Les services secrets britanniques ont tout fait pour ralentir le processus. Des batailles juridiques ont été menées pour garder certaines informations classifiées. Même le directeur actuel du MI5, Ken McCallum, a dû présenter des excuses publiques – chose rare – aux familles des victimes.
Que demandent les auteurs du rapport ?
- La déclassification complète de l’identité de Stakeknife
- Des excuses officielles du gouvernement britannique
- Une réflexion sur la gestion des agents infiltrés à l’avenir
- Une coopération totale des services de renseignement dans les enquêtes à venir
Ces recommandations risquent de rester lettre morte. Le gouvernement britannique actuel, dirigé par Rishi Sunak, a déjà fait savoir qu’il n’envisageait pas de nouvelle enquête publique sur les agissements des forces de l’ordre pendant les Troubles.

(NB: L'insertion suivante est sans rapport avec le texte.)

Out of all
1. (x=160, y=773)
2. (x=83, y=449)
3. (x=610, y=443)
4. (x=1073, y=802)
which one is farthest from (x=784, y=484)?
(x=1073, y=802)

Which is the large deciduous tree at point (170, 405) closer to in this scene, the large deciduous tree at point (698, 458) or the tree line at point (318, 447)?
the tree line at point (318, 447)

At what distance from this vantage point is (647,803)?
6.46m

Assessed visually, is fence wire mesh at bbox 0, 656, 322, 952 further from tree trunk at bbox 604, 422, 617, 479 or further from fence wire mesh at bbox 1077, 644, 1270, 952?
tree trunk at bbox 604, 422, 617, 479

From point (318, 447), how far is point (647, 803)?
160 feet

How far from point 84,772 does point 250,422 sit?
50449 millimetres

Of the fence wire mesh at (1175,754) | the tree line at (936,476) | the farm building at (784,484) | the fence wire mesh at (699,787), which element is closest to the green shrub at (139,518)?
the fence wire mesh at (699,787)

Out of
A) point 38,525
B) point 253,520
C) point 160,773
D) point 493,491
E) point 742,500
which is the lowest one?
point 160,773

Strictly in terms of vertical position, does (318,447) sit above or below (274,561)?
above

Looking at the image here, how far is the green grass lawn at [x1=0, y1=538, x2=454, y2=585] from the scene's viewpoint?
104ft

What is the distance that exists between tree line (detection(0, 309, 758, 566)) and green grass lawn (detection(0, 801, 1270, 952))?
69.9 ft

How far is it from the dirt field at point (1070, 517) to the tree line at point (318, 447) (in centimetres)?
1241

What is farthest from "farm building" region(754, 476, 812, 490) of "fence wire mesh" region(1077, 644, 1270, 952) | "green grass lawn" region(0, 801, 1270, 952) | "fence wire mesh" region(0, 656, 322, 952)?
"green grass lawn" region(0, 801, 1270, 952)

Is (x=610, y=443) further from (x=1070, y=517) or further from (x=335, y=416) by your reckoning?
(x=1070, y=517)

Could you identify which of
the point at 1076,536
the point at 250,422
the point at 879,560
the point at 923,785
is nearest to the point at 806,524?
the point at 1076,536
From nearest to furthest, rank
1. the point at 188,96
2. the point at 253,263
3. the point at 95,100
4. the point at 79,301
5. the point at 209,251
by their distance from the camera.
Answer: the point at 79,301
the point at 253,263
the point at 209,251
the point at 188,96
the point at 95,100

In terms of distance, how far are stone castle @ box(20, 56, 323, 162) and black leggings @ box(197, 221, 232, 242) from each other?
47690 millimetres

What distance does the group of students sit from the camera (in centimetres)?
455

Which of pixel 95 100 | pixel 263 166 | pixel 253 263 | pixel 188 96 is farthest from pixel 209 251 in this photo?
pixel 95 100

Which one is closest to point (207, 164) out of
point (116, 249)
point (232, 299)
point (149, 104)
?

Et les victimes dans tout ça ?
Derrière les noms de code et les rapports officiels, il y a des familles qui attendent depuis parfois cinquante ans. Des mères qui n’ont jamais pu enterrer leurs enfants. Des frères et sœurs qui ont grandi avec le poids du silence.
Le rapport Kenova leur apporte une forme de vérité. Mais pas de justice. Personne ne sera poursuivi pour les crimes commis par ou autour de Stakeknife. L’impunité, une fois de plus, l’emporte.
Dans les rues de Belfast, certains murmurent que la paix a été achetée au prix du silence. Le scandale Stakeknife vient rappeler que ce silence a un coût terrible. Et que tôt ou tard, la vérité finit toujours par remonter à la surface.
Le mot de la fin
Le conflit nord-irlandais nous a appris une chose : quand l’État décide que la fin justifie les moyens, il n’y a plus de limites. Stakeknife n’était pas un monstre isolé. Il était le produit d’un système qui a choisi de fermer les yeux sur des crimes abominables au nom de la « sécurité nationale ». Aujourd’hui, les familles demandent simplement qu’on leur rende leurs morts. Et qu’on leur dise enfin toute la vérité.